Closing the gap

Unfortunately there still seems to be somewhat of a gap between theoretical and experimental work on autocatalytic sets. However, several initials steps towards closing this gap have already been made.

For example, the experimental system from the Lehman lab has been studied formally using RAF theory [1]. Not only did this lead to an accurate reproduction of many of the experimental results, but also to new insights and predictions that would have been very difficult to obtain from experiments alone.

Furthermore, the metabolic network of E. coli has been investigated with the formal RAF framework [2]. This study found that 98% of the reactions in this metabolic network together form an autocatalytic set. These results also recover certain properties of the metabolic network that were known from a biological perspective, and which are now verified and supported in a mathematical way.

Other relevant work focuses on modeling the emergence and dynamics of autocatalytic sets in so-called protocells (membrane-bounded vesicles) [3], or on using more realistic models to generate chemical reaction networks, such as graph grammars [4].
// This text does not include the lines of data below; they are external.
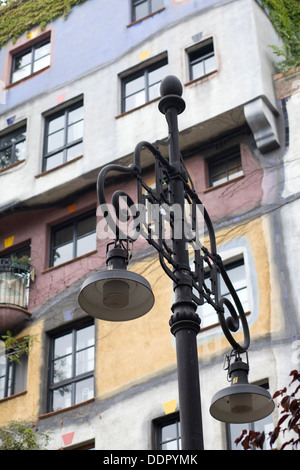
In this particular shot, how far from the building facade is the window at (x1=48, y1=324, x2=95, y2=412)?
1.3 inches

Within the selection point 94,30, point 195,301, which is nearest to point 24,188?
point 94,30

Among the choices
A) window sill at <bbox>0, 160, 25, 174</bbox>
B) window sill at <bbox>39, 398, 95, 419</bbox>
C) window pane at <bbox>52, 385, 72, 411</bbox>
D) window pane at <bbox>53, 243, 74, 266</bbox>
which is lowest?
window sill at <bbox>39, 398, 95, 419</bbox>

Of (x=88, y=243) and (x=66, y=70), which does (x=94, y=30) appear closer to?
(x=66, y=70)

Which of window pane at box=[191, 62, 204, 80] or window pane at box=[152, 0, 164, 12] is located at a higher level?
window pane at box=[152, 0, 164, 12]

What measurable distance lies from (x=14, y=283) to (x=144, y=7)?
25.2 ft

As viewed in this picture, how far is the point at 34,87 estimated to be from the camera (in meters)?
23.0

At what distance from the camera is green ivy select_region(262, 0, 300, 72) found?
19.8 metres

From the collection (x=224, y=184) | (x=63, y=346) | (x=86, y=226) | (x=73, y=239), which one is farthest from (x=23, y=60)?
(x=63, y=346)

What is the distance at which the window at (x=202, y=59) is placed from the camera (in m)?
19.8

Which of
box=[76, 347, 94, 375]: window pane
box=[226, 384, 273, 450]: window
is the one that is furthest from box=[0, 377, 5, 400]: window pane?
box=[226, 384, 273, 450]: window

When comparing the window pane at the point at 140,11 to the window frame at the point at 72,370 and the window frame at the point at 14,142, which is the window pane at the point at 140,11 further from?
the window frame at the point at 72,370

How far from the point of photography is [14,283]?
19.7 metres

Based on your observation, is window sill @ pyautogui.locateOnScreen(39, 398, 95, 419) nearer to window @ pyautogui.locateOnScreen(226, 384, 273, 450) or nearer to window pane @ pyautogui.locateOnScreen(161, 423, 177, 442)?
window pane @ pyautogui.locateOnScreen(161, 423, 177, 442)
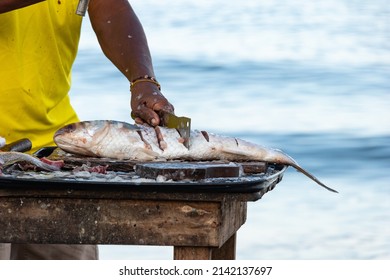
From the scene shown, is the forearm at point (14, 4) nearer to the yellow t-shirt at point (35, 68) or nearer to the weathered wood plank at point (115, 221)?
the yellow t-shirt at point (35, 68)

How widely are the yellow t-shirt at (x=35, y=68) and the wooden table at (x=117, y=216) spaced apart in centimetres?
82

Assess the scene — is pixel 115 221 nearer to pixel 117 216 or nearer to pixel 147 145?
pixel 117 216

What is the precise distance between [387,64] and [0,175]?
1072 cm

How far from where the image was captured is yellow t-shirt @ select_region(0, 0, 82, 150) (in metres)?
3.38

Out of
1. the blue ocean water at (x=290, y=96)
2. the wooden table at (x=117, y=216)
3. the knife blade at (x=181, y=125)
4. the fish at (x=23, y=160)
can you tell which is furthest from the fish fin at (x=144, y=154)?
the blue ocean water at (x=290, y=96)

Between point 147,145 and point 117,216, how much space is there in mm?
411

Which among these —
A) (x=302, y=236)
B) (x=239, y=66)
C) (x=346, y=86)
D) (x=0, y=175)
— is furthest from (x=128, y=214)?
(x=239, y=66)

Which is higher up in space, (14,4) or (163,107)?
(14,4)

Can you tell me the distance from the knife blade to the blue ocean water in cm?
256

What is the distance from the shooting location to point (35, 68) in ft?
11.2

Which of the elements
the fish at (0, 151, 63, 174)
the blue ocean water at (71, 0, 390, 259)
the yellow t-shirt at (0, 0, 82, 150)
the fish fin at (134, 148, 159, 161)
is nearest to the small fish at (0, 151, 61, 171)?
the fish at (0, 151, 63, 174)

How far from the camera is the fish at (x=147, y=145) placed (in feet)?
9.53

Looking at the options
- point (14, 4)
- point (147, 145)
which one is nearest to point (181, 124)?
point (147, 145)
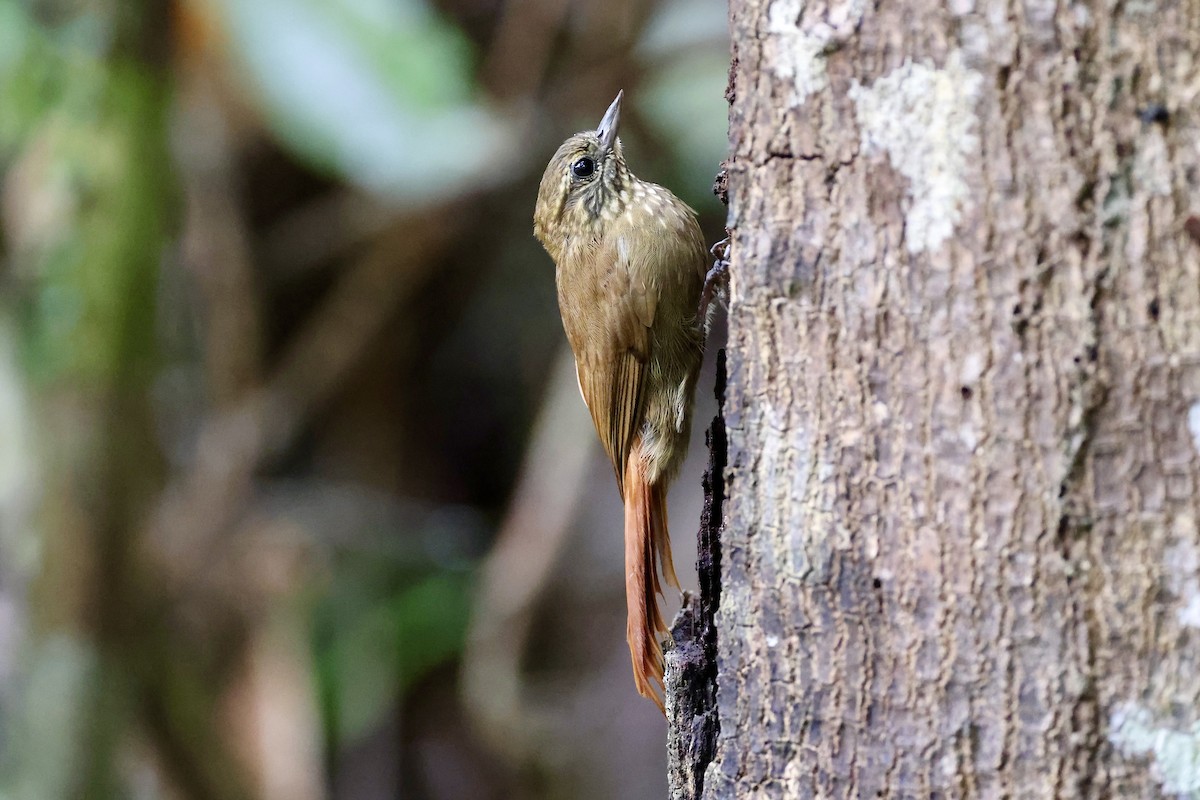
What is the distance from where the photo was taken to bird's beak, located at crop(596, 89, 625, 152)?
2.84 m

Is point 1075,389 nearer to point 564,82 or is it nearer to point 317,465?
point 564,82

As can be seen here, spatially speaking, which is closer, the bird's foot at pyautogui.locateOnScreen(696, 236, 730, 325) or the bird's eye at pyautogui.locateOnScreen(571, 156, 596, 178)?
the bird's foot at pyautogui.locateOnScreen(696, 236, 730, 325)

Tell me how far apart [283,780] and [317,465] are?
1.48 meters

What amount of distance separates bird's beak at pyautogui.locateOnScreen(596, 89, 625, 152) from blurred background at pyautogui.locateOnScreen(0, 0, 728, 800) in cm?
48

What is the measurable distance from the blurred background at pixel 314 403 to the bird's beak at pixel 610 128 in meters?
0.48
A schematic illustration of modeling molecular dynamics inside a protocell. Some of the molecules (represented by strings of As and Bs) can cross the membrane (red), others cannot (black). From [3].

In terms of experiments, protocell dynamics and evolvability are being investigated using sophisticated microfluidics techniques [5]. This can provide experimental validation for the theoretical and computational models, and provide useful feedback to improve and fine-tune these models.

Future work will consist of combining several of these theoretical and experimental techniques to further study the emergence and evolution of autocatalytic sets in protocells. Given the highly interdisciplinary nature of such work, our team consists of a diverse group of scientists spanning the entire range of required expertise.

[1] W. Hordijk and M. Steel. A formal model of autocatalytic sets emerging in an RNA replicator system. Journal of Systems Chemistry 4: 3, 2013.
[2] F. L. Sousa, W. Hordijk, M. Steel and W. F. Martin. Autocatalytic sets in E. coli metabolism. Journal of Systems Chemistry 6:4, 2015.
[3] R. Serra and M. Villani. Modelling Protocells. Springer, 2017.
[4] J. L. Andersen, C. Flamm, D. Merkle and P. F. Stadler. Inferring chemical reaction patterns using rule composition in graph grammars. Journal of Systems Chemistry 4: 4, 2013.
[5] S. Matsumara, A. Kun, M. Ryckelynck, F. Coldren, A. Szilágyi, F. Jossinet, C. Rick, P. Nghe, E. Szathmáry and A. D. Griffiths. Transient compartmentalization of RNA replicators prevents extinction due to parasites. Science 354: 1293-1296, 2016.